A woman replied, something tender and inaudible.
It was the accent more than the voice that sent him stumbling to the open window. He found himself blinking, gripping the cracked and pitted sill against the sudden vertigo. It was Sheyic, the common tongue of the New Empire, but lilting with southern nuances. Nansur? Ainoni?
He glanced out to the horizon, across what had once been the Galeoth
province of Hûnoreal. The skies were iron grey with the chill-spring promise of summer blue. Climbing and falling canopies jostled across the near distance, a patchwork of tender greens so new that swales of ground could be seen through them. The morning sunlight was still barred from the ravines, so the landscape possessed an oceanic quality; the sunbathed summits and ridge lines resembled yellow islands in a shadowy sea. Even though he couldn’t make out the white-backed tributaries of the Rohil, he could see their winding stamp on the disposition of the distant hills, like cables laid across love-tossed sheets.

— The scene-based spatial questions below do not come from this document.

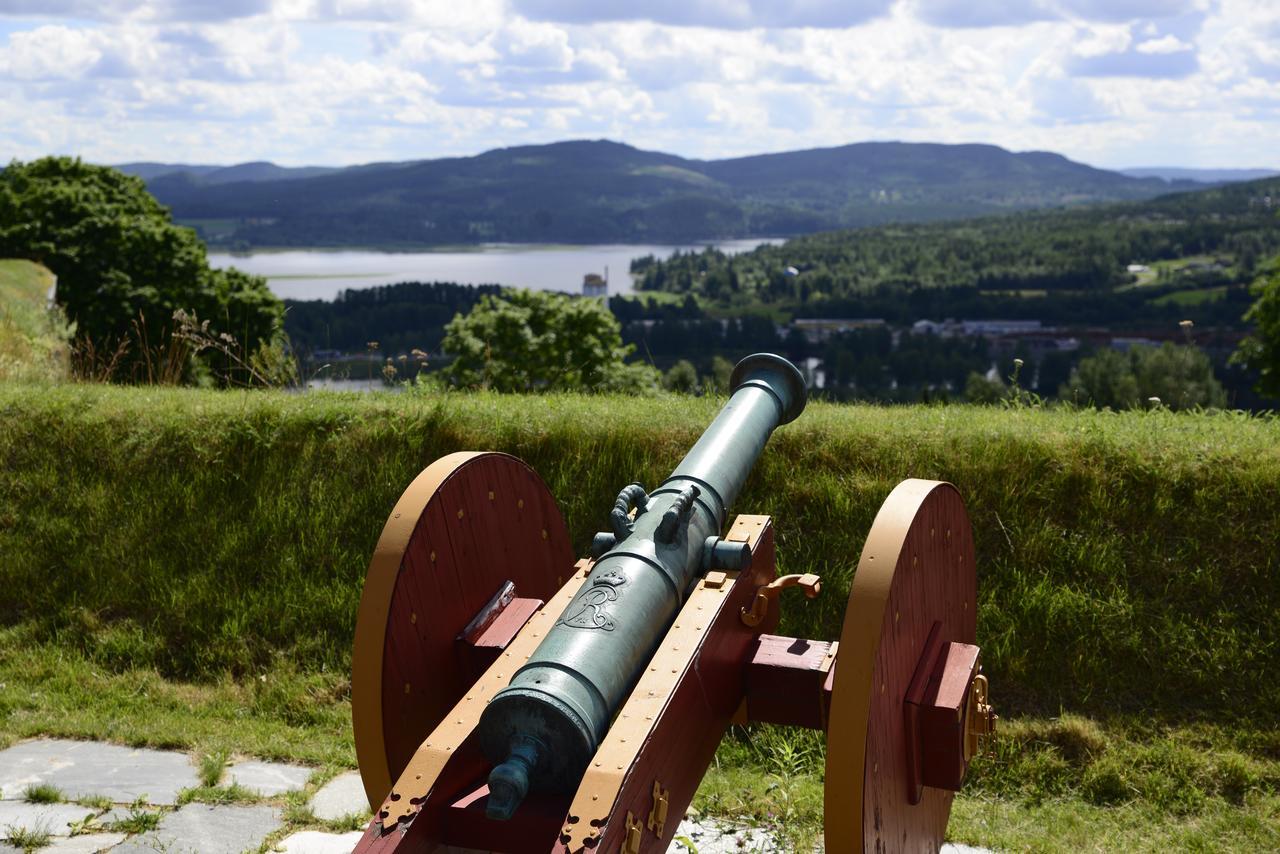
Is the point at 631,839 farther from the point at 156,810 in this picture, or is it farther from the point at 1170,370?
the point at 1170,370

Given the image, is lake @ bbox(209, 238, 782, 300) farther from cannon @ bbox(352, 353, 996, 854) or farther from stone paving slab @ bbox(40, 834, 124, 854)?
cannon @ bbox(352, 353, 996, 854)

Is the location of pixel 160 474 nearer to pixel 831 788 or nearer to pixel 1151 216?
pixel 831 788

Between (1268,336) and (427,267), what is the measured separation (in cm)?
13084

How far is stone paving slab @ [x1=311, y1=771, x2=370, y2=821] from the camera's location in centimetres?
425

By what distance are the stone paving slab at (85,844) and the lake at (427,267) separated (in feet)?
288

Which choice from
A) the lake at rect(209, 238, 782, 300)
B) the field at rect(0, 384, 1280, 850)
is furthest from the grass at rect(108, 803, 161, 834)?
the lake at rect(209, 238, 782, 300)

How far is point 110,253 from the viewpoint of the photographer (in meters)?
30.0

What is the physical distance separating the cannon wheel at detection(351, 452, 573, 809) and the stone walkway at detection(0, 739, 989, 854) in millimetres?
934

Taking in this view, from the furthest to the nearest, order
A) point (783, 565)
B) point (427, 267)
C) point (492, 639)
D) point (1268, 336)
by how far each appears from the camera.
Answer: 1. point (427, 267)
2. point (1268, 336)
3. point (783, 565)
4. point (492, 639)

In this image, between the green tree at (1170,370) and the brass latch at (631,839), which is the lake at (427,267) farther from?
the brass latch at (631,839)

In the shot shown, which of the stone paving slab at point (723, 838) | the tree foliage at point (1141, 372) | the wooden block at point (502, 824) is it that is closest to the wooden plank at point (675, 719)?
the wooden block at point (502, 824)

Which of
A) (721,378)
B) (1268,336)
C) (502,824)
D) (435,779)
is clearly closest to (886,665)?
(502,824)

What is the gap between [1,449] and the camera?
6934 millimetres

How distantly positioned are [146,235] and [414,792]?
1235 inches
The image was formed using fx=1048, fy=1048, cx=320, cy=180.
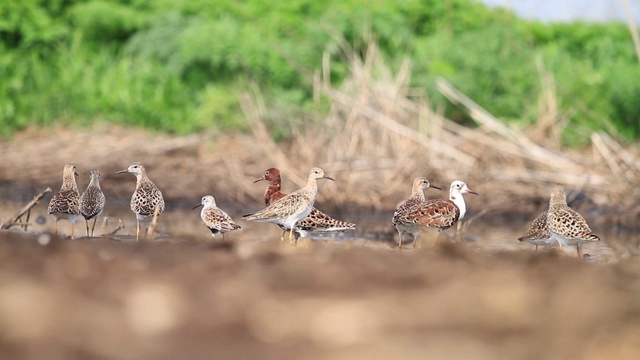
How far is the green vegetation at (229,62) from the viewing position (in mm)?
16609

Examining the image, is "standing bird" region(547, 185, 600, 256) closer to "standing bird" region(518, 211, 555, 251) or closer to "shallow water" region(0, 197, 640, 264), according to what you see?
"standing bird" region(518, 211, 555, 251)

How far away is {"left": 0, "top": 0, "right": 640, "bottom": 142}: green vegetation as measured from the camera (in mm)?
16609

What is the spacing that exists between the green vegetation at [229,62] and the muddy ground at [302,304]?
12.2 metres

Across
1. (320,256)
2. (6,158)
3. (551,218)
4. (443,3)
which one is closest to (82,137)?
(6,158)

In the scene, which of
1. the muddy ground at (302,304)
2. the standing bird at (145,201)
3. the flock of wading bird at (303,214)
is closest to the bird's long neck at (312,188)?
the flock of wading bird at (303,214)

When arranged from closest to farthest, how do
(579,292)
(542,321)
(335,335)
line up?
1. (335,335)
2. (542,321)
3. (579,292)

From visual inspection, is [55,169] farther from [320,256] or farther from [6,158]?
[320,256]

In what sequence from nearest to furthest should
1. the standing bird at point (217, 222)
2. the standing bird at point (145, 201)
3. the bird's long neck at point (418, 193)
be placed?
the standing bird at point (145, 201) → the standing bird at point (217, 222) → the bird's long neck at point (418, 193)

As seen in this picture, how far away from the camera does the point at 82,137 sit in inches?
617

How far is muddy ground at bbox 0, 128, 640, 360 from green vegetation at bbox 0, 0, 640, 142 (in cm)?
1221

Strange, the way distances grew in the chill.
The ground immediately below fell away in a series of stubbed terraces, so that looking directly down made it feel as though he were being tugged out the window. There were the outbuildings, little more than lean-tos actually, staking out their humble circle of habitation, and the nearer trees, elms and oaks, winding to heights that would have been eye level had the ground been even. And there were the bare stretches, whose bald stone carried premonitions of smashing melons and broken skulls. He could see nothing of the children, though he did spy a mule staring with daft concentration at nothing in particular.
The voices continued to chirp and gaggle somewhere to the left, on a blade of level earth that formed the foundation for several hoary old maples.
“Momma! Momma!” he heard young Yorsi cry. Then he spied him through the weave of branches, barrelling up the slope. His mother, Tisthanna, strolled down toward him, wiping her hands on her apron and quite—Achamian was relieved to note—unconcerned. “Look!” Yorsi cried, waving something small and golden.
Then he saw a petite woman climbing in Yorsi’s wake, laughing at the four blond children who danced around her, their questions rising in chiming counterpoint. “What’s your mule called?” “Can I chop your sword?” “Can I? Can I? Can I?” Her hair was Ketyai black and half-cropped, and she wore a leather cloak whose many-panelled manufacture shouted caste-noble even from such a distance. But given his high vantage and the way she looked down at her little interlocutors, Achamian could see nothing of her face.